Little wonder our time feels distributed, as if it can expand or contract at will, and is shot through with memory and anticipation. The physical structure of our brain is like this, and wherever the pulses increase in intensity and come into sync, there some aspect of us is, smeared out like a quantum particle in spacetime. Our experiential spacetime is little more than what this feels like from within. We can be in many times and spaces at once, separate, flowing, layered, and to varying degrees of intertwining, blending, and refraction. The reason for this is that this is how this very complex organ feels as it activates varying networked patterns of activation within its more fixed yet still ultimately rewireable hardware of wires.
The structure described here is mirrored by one other phenemenon reworking our world today, namely, the internet. A webpage on our screen can the be the product of sync between vast amounts of data from a wide variety of computers across the globe. The physical architecture of the internet changes over the time, as does the software it runs upon it, and any of these may change what we see on our screen, though depending on how they are organized, they may not, even as distinct happenings in our world, or activation of similar circuits in different parts of the brain, may give rise to experiences we may read as the same.

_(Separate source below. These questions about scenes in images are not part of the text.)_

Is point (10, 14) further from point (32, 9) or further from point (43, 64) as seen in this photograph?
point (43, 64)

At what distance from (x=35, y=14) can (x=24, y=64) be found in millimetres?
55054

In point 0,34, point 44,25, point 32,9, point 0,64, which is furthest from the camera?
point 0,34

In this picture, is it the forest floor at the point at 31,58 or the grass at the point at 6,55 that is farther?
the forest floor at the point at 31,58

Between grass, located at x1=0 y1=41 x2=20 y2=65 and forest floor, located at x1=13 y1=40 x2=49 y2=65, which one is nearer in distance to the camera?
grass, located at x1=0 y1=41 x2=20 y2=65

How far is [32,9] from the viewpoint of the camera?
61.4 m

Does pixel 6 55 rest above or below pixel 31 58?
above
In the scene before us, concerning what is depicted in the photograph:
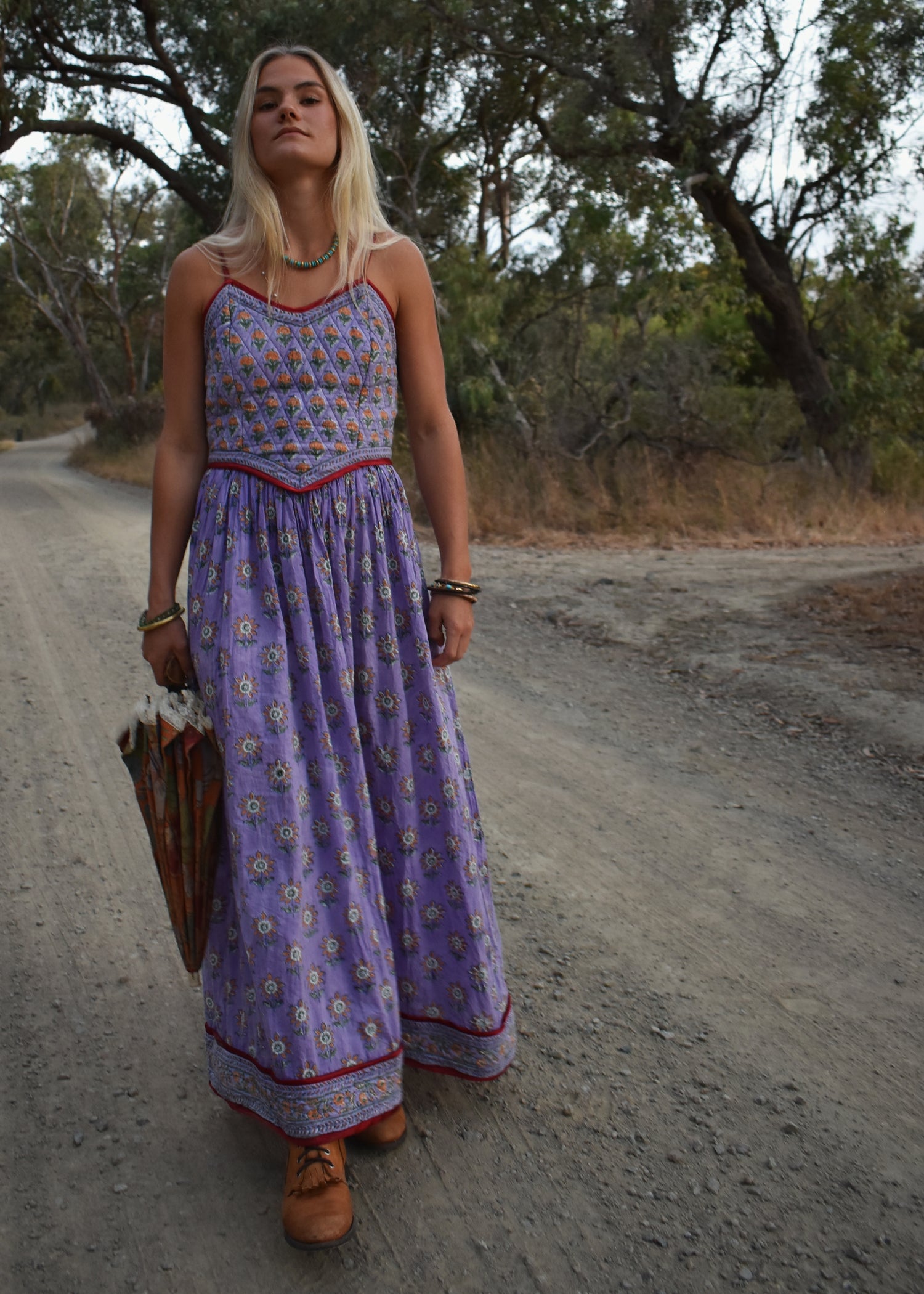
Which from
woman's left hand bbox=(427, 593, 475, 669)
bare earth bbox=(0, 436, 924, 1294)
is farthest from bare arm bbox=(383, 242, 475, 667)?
bare earth bbox=(0, 436, 924, 1294)

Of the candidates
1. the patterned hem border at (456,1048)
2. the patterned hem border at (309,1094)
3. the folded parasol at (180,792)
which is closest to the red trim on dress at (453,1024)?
the patterned hem border at (456,1048)

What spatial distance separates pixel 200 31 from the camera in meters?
13.4

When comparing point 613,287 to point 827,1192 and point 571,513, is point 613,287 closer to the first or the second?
point 571,513

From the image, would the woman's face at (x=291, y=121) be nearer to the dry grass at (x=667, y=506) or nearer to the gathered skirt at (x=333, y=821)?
the gathered skirt at (x=333, y=821)

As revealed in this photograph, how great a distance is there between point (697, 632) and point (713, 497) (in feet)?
13.9

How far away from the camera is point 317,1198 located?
1936 mm

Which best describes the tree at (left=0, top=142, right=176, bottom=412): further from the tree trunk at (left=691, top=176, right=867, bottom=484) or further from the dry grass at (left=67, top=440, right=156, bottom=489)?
the tree trunk at (left=691, top=176, right=867, bottom=484)

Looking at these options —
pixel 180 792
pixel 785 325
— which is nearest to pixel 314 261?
pixel 180 792

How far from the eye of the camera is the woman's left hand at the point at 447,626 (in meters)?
2.22

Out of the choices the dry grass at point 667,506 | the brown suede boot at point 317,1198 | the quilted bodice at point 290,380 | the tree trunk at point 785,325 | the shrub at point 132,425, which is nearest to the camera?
the brown suede boot at point 317,1198

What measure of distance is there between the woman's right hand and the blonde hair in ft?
2.17

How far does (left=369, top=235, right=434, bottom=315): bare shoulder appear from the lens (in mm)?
2143

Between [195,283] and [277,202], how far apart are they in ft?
0.74

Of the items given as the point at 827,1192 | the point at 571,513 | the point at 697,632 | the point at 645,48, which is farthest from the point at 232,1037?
the point at 645,48
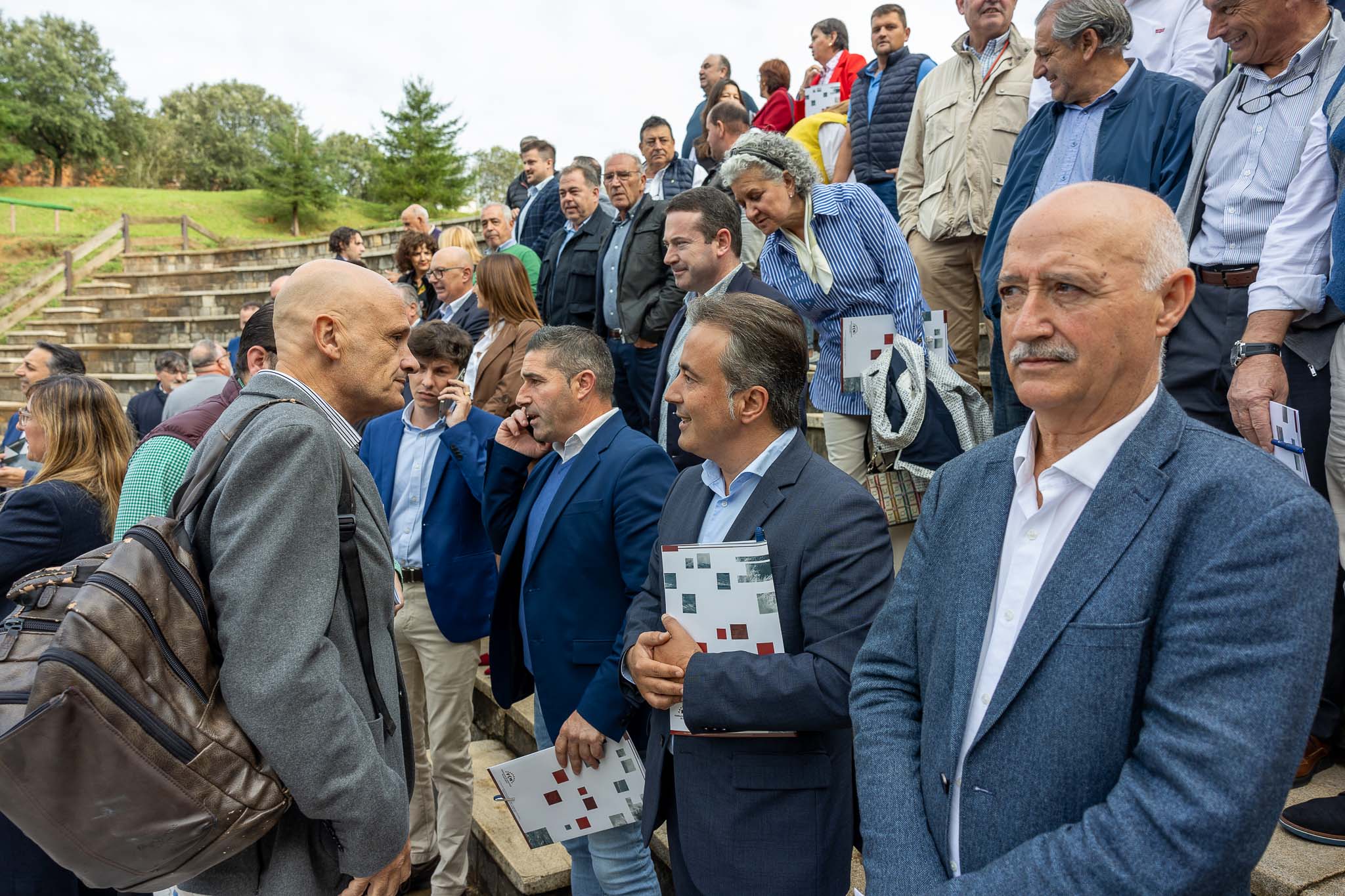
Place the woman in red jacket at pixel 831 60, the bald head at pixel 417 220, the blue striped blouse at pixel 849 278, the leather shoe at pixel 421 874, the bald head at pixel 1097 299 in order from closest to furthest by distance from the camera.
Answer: the bald head at pixel 1097 299 → the blue striped blouse at pixel 849 278 → the leather shoe at pixel 421 874 → the woman in red jacket at pixel 831 60 → the bald head at pixel 417 220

The internet is making our world more brainlike, more non-linear, and with it, we are beginning to experience forms of memory and anticipation which are more human, and less like the spatialized linear time of clocks, within the physical world around us, even if by means of virtual avatars. The internet is an enormous brain of brains, yet outside of human brains, and interaction between the internet and our brains is changing how we think of time. We feel less need to reify time, and our films and popular culture evidence this in a wide variety of ways, even by means of philosophies that attempt to think in more networked ways.
In the process, we are starting to see time in more networked ways, more quantum, brain-like ways, and the potential is radically liberatory. Then again, humans have almost always found ways to turn new liberations into new forms of enslavement, and to complexify in the least robust ways which are sustainable. But each transformation employs deconstruction and reconstructio, and hence, the chance to truly change things. To imagine the world in a more liberatory way. And this means getting in touch with the core of emergence, that destabilizing, dereifying core which has the potential to bring us from the path of maximum sustainable pain and destruction to that of the middle path of maximum sustainable robustness.
As our models of time become less linear, let us try to keep the potential for liberation in mind, and question the value of the values which guide our transformations, and the potential for a deeper relation to the nondual core, the potential for radical creativity, which is within any and all, yet which can only ever be released by means of networking, by reaching beyond oneself, unravelling to some extent one’s reifications, and enclosing one’s openings, going beyond the binaries to find a nondual core, potential, and pathway, an ethics, politics, and worldview, which is less destructive, at least, one hopes, for any, each, and all.